Friday, September 14, 2007

Patterns all around



Looking upward, in the late afternoon heat, under my picnic table umbrella, I could see the UV heat of our home star, burning through 93 million miles of space, plus a slender cloak of atmosphere, which we humans are systematically destroying as if we could exist naked in this world. It was both a lovely and terrifying sight.



We cannot. Not white people, yellow people, brown people, red people, even black people. Not of us have skin tough enough to resist the power of the sun, once our vulnerable clothing of ozone has been stripped away by the greenhouse gases our immature technologies emit needlessly on our behalf.

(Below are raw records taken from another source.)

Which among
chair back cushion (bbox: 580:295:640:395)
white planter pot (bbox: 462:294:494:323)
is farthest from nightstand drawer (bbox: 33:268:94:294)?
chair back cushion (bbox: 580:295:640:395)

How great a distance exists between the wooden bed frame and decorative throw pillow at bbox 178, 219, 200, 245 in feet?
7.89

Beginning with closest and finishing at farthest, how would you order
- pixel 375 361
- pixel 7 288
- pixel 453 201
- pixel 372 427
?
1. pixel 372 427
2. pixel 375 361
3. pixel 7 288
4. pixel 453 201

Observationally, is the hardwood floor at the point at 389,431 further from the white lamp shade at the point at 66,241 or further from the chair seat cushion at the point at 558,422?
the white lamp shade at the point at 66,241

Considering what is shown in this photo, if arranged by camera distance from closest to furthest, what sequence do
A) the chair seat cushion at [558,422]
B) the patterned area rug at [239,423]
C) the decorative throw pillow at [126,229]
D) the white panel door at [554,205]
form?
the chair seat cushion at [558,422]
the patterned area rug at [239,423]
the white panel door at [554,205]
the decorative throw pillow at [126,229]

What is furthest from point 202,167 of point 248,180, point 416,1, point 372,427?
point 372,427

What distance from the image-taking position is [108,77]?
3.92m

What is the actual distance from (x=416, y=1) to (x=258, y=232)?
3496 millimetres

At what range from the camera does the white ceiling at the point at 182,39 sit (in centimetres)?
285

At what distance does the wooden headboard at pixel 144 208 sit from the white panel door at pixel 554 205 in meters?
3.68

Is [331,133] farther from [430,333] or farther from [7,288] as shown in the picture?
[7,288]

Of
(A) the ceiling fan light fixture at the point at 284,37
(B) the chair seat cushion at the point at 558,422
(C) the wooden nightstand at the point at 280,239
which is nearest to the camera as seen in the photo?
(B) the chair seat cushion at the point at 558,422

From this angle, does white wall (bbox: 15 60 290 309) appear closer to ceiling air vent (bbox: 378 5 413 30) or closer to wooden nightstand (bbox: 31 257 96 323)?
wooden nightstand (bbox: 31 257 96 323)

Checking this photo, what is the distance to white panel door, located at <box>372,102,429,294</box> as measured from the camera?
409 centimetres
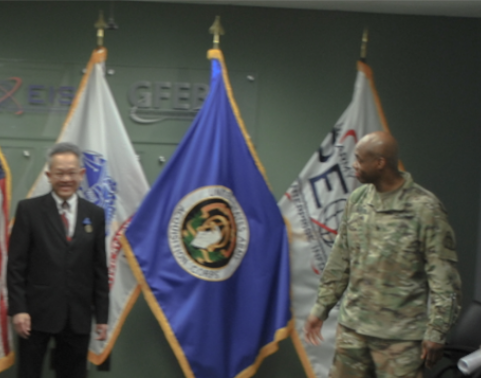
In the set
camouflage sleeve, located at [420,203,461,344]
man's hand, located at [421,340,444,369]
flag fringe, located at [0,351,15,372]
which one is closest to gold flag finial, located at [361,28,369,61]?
camouflage sleeve, located at [420,203,461,344]

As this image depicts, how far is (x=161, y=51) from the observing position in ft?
11.4

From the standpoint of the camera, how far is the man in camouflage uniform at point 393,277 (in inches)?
88.9

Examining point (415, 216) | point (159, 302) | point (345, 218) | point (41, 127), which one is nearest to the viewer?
point (415, 216)

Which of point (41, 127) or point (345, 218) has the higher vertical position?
point (41, 127)

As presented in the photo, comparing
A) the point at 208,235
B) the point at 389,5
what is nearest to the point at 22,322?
the point at 208,235

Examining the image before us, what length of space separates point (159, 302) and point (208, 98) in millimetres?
1099

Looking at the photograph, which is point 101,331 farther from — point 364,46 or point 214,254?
point 364,46

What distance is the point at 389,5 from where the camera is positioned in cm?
336

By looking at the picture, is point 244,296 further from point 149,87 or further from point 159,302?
point 149,87

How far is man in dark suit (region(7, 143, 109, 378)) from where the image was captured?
2.60 meters

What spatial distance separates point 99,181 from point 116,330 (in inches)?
31.0

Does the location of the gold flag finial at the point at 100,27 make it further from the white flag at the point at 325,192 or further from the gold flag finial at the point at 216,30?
the white flag at the point at 325,192

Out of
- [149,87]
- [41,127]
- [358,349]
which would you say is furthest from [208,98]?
[358,349]

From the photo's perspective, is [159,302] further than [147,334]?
No
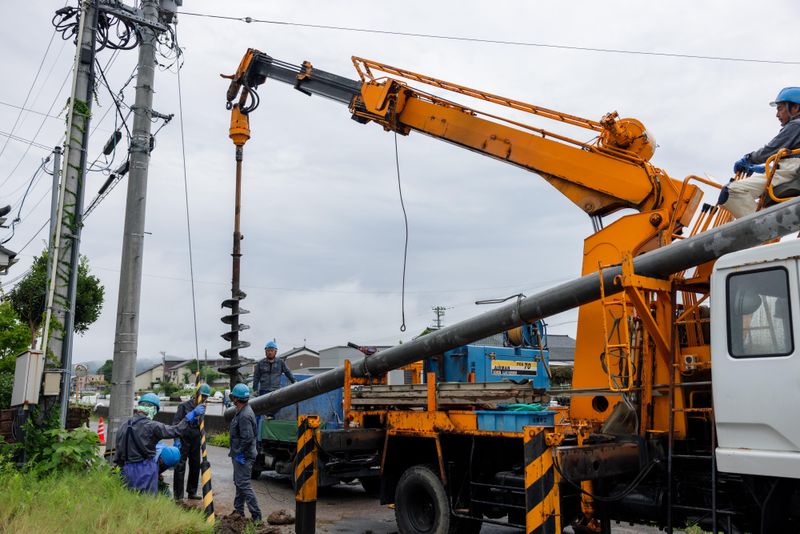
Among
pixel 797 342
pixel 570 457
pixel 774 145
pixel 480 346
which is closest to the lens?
pixel 797 342

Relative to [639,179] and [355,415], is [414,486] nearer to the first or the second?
[355,415]

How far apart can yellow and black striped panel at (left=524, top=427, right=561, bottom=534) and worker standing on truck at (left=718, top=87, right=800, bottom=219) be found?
8.78 feet

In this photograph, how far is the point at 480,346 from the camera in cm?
1032

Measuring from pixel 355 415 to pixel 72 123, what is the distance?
5.44 metres

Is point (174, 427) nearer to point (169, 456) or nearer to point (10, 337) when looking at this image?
point (169, 456)

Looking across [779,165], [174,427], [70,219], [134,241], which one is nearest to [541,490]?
[779,165]

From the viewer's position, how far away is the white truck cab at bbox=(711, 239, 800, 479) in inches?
172

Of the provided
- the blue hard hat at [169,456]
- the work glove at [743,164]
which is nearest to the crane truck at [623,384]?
the work glove at [743,164]

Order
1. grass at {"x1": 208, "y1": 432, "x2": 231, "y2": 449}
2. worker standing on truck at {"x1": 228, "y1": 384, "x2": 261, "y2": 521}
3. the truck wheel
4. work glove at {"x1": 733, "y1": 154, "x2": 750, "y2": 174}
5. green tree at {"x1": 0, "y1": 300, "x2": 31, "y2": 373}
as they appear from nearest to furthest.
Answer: work glove at {"x1": 733, "y1": 154, "x2": 750, "y2": 174} → the truck wheel → worker standing on truck at {"x1": 228, "y1": 384, "x2": 261, "y2": 521} → green tree at {"x1": 0, "y1": 300, "x2": 31, "y2": 373} → grass at {"x1": 208, "y1": 432, "x2": 231, "y2": 449}

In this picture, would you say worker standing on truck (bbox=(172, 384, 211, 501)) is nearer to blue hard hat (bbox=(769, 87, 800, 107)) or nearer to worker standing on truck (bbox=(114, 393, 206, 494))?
worker standing on truck (bbox=(114, 393, 206, 494))

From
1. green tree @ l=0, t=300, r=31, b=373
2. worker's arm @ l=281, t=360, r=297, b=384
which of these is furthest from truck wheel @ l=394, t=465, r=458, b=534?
green tree @ l=0, t=300, r=31, b=373

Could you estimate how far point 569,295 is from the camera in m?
6.79

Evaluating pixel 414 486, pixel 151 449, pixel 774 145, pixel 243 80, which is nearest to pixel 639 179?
pixel 774 145

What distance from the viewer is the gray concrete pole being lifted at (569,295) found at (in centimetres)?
520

It is bad enough knowing the the flatulence of our cattle is one of the major pollutants destroying our planetary cloak. After all, many of us love a good steak, and almost all of us drink or eat milk, cheese, yogurt, sour cream, buttermilk, cottage cheese, whipped cream, or ice cream -- all derived from the fluid that is squeezed out of a cow's generously long, supple, pink nipple.

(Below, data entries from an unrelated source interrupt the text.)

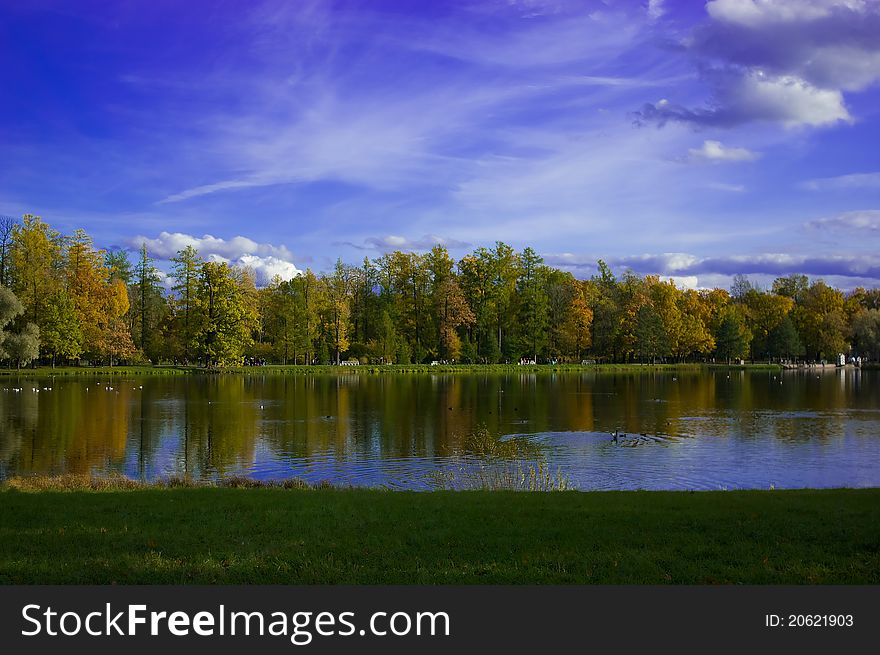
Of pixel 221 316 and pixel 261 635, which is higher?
pixel 221 316

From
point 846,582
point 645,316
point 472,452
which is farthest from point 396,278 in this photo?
point 846,582

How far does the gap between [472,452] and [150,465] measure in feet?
33.8

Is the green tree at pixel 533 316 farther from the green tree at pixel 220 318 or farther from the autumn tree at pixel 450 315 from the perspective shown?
the green tree at pixel 220 318

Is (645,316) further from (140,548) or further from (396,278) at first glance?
(140,548)

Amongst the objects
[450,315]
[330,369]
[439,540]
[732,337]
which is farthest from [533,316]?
[439,540]

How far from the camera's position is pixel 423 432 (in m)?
29.6

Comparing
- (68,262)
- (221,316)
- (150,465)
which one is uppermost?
(68,262)

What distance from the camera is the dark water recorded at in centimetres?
2127

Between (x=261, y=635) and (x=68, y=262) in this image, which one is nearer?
(x=261, y=635)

Now I have gone and distracted myself, on a couple of counts. First, as to the degradation of milk products. I used to work summers in a milk plant (that's how I paid my way through college.) One of my jobs was to empty the "returns" our trucks brought back from the many grocery stores we served throughout the Saginaw Valley in Michigan.

The way we did this was to grasp a half-gallon milk carton, and smash it on the side of a metal cylinder, much the way you might crack an egg on the side of your frying pan. When our technique was perfect, the paper container's top blew open and the contents, often curdled and smelly, poured into the container.

(You do not even want to know what happened when we performed this odious task incorrectly.)








In the best of times, this was a truly yucky business. Yours truly has always had a weak stomach when it comes to things that remind one of vomit. And this stuff did, believe me. Ugh.





One of my working class colleagues, noticing how I gagged as I emptied the spoiled milk into its resting place, offered: "What bothers you so much, kid? It's just cottage cheese!" We sell it in a different container, that's all. Nobody likes it when it comes out of a milk carton."







Another way I have distracted myself is by using the word "nipple." But I am determined not to go there, not tonight and not in this post.







I love to eat seaweed and so does my youngest daughter. It's fair to say we are seaweed enthusiasts. We buy it in sheets and eat it raw, or sprinkle it on popcorn or in soups or on almost anything else in my refrigerator or cupboard.






Thanks to my lovely Japanese friend, I know that eating seaweed gives you silky hair and soft skin. She's got lots of credibility on these issues because she has the loveliest hair and the softest skin one could imagine.







All around us, the patterns present themselves, if only we open our eyes to see.







My eyes are always wide open. I cannot believe how lucky we still are to inhabit this planet.

Beauty is, after all, like love -- all around.